## Text segment
#####
Another possible issue is the use of a list-like structure. 'scanner-string also conses on each 'cdr, and the total memory usage actually exceeds (coerce "string" 'cons) - it's just that scanners are sexier ^^.

For this case it may be possible to create a variant of the CPS style which takes a tuple of (string, index, end) - as explicit and separate variables of course, so that underlying scheme has a shot at optimizing it away - and use indexing, which I suspect is faster on strings (and which scanner-string ends up doing anyway). This would remove the need for consing too.

-----

1 point by almkglor 6133 days ago | link

LOL forgot to give the parser the list to parse:

  ; cps
  (def filt-map (fun parser)
    (fn (remaining pass fail)
      (parser remaining ;oops!
        (fn (parsed parsedtl remaining)
          ((afn (p)
             (when p
               (zap fun (car p))
               (self cdr p)))
           parsed)
          (pass parsed parsedtl remaining))
        fail)))

-----

1 point by almkglor 6134 days ago | link

Results of a run:

  arc> (profiler-report)
  ((many-r 1522) (wiki-link 84) (formatting 48) (close-br 19)
  (elided-white 12) (bold 10) (italics 7) (nowiki 7) (bolded-text 5) 
  (italicized-text 5) (open-br 5) (ampersand-coded-text 4) 
  (many-format 3) (nowiki-text 2) (ampersand-codes 1) (nowiki-e 0) 
  (alt-r -4) (p-alphadig -4) (seq-r -690))
  nil
O.O? T.T

-----

1 point by raymyers 6134 days ago | link

Dang, I thought I fixed that bug :P

The last line of profiler-exit is supposed to prevent that.

  (def profiler-exit ()
    (let (name ms) (pop *profiler-stack)
      (let total (- (msec) ms)
        (++ (*profiler-times name)
            (- total *profiler-child-time))
        (= *profiler-child-time
           (if *profiler-stack total 0)))))
Did you do something weird, like Control-C out of a profiled call?
#####
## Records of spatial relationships
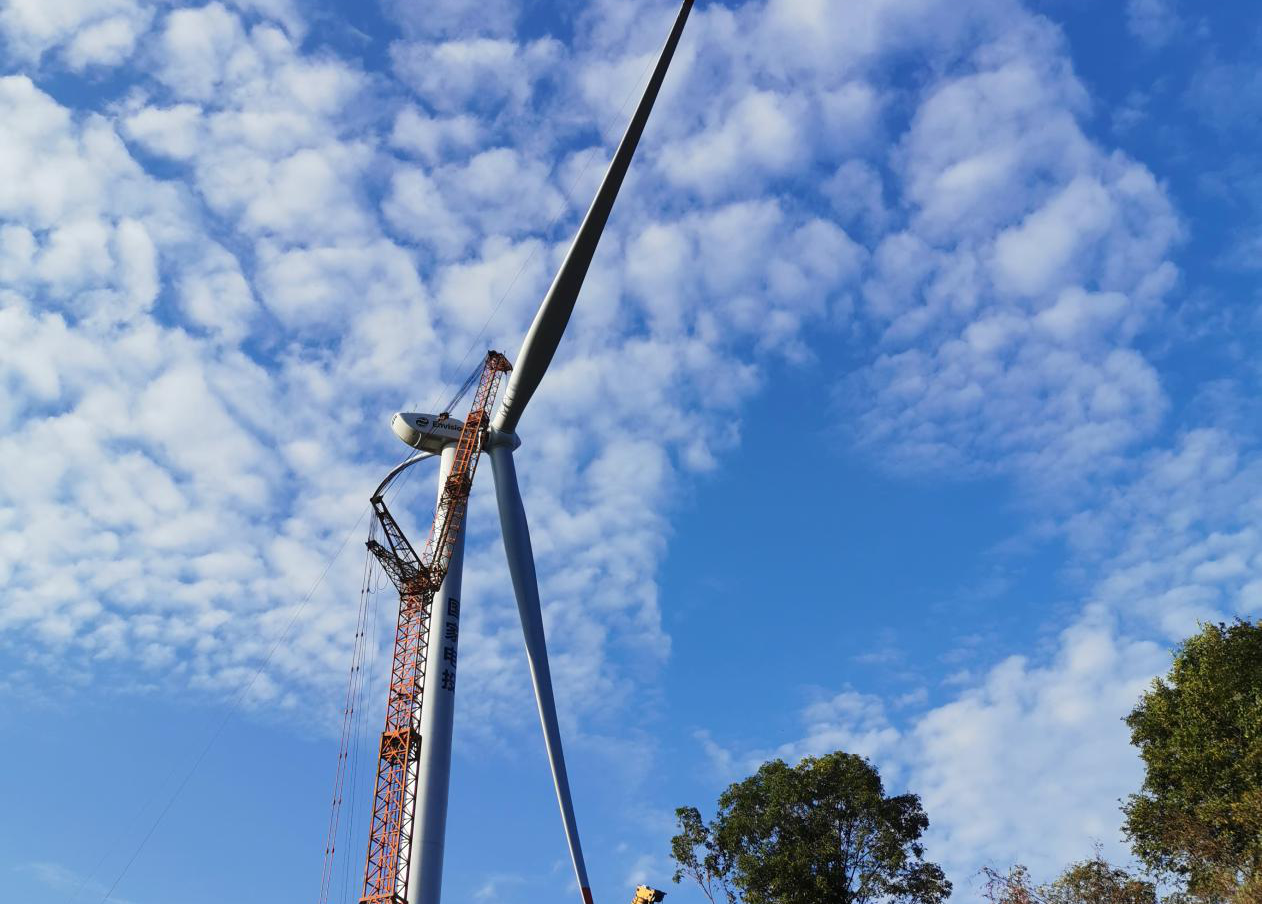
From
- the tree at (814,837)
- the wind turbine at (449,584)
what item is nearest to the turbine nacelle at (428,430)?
the wind turbine at (449,584)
#####
## Given exercise
Reproduce the forum thread word for word, starting with "(++ (*profiler-times name)" and going on through "(if *profiler-stack total 0)))))". Work from the forum thread alone.

## Solution below
(++ (*profiler-times name)
            (- total *profiler-child-time))
        (= *profiler-child-time
           (if *profiler-stack total 0)))))